This past 2 years, my wife Diana and I decided to make photographic excursions around the U.S. and Europe. We have made some exciting discoveries and done what we consider pretty good work documenting photographically the landscape of the various places we have visited.
This year, after a month of time off from our last 1-year adventure, we decided to visit Alaska for a month. Trust me when I tell you, that is almost biting off more than one can chew. Our first sample of landscapes begging to be captured was Glacier Bay National Park. Glacier Bay is 3.3 million acres of mountains, snow, and glaciers.
As one might imagine, capturing it was a monumental endeavor. First of all, unlike the lower 48, where driving is the best way to travel, Glacier Bay is only accessible by boat or plane. We managed both, a fly in and ship.
The glaciers in Glacier Bay were some of our most memorable trips. Covering millions of acres of rugged mountains, dynamic glaciers, temperate rainforest, wild coastlines and deep sheltered fjords, Glacier Bay National Park is a highlight of Alaska’s Inside Passage and part of a 25-million acre World Heritage Site—one of the world’s largest international protected areas. From sea to summit, Glacier Bay offers limitless opportunities for adventure and inspiration.

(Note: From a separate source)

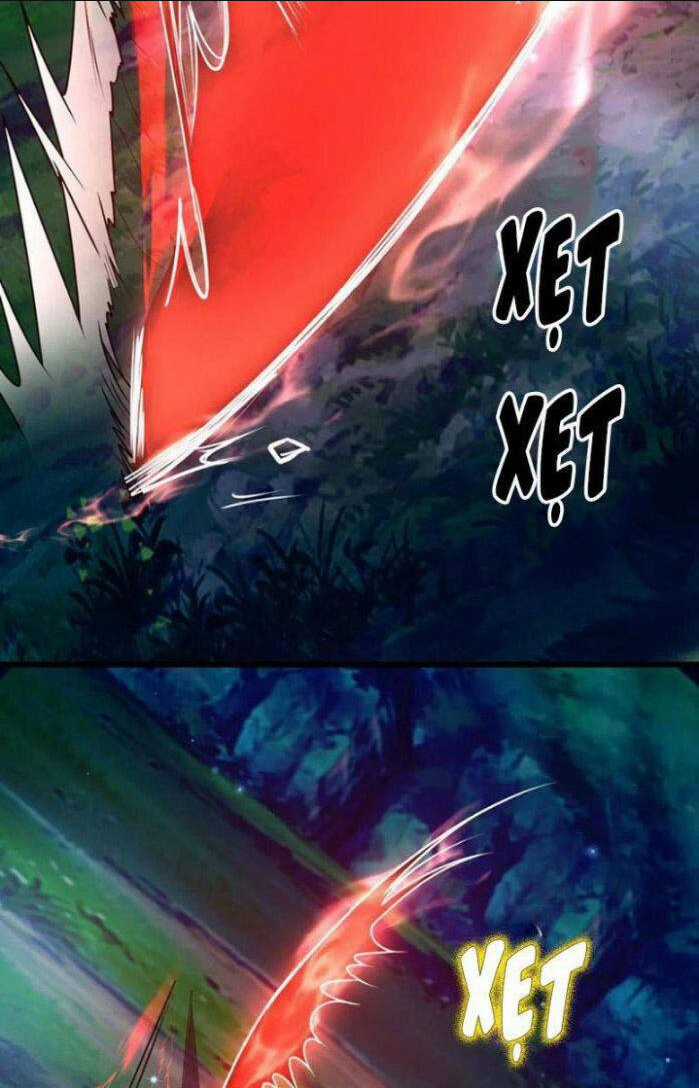 Ta Nuôi Quỷ Ở Trấn Ma Ty Chapter 41 trang 12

From the bottom of the deepest glacial fjord to the summit of its highest peak, Glacier Bay encompasses some of Alaska’s most amazing scenery and wildness. It is a land in constant change, a living lesson in resilience. If ever there was a place to intrigue and inspire us, this is it. Glacier Bay is a homeland, a living laboratory, a national park, a designated wilderness, a biosphere reserve, and a world heritage site. It’s a marine park, where great adventure awaits by boating into inlets, coves and hideaway harbors. It’s also a land park, with its snow-capped mountains, spectacular blue glaciers, and emerald–green forests. Glacier Bay’s wildness is remote, dynamic and intact.
Ice calving, also known as glacier calving or iceberg calving, is the breaking off of chunks of ice at the edge of a glacier.It is a form of ice ablation or ice disruption and is normally caused by the glacier expanding.
Some of these chunks can be as large as 200 feet and are accompanied by huge booms and cracking sounds.
Opportunities for beautifully ominous black and white images abound in Glacier Bay as evidenced by this view of Johns Hopkins Glacier. Overhanging clouds and fog embrace the Johns Hopkins Glacier.
The light in glaciers is heavily refracted giving them their distinctive blue appearance. If one wants to capture true luminous landscapes, this is the place.
Millions of years of tracking the mountains give glaciers a geology lesson in varying rock formations and ice floes gathering unto itself millions of tons of gravel, rock, and dirt.
Another example of a calving glacier. I strongly suggest a good zoom lens as the action happens usually without warning. Here, I used a Canon 70-300 mm DO lens. The photographer has to be ever vigilant if he or she wants to capture the calving.
Glaciers aren’t the only feature of Glacier Bay. Rugged mountains surround the landscape and come in a multitude of colors.
Black and white or color? Whatever the photographer’s choice, it is certain to be spectacular. All of these images were photographed with a Canon EOS 5DSr and either a 24-105 mm lens or the 70-300 DO lens.
Image stabilization lenses are a must, as well since all of this images were shot from the deck of boats.
We spent several days on chartered boats and a cruise ship to get these images. Either choice can be expensive. The private charter captains and cruise line captains make plenty of time for photography and U.S. Forest Rangers board the cruise ships and give an extensive history of the glaciers.
Everything about Alaska is huge; the fish, the bears, the glaciers and Glacier National Park gives new meaning to “Go Big or Stay Home.”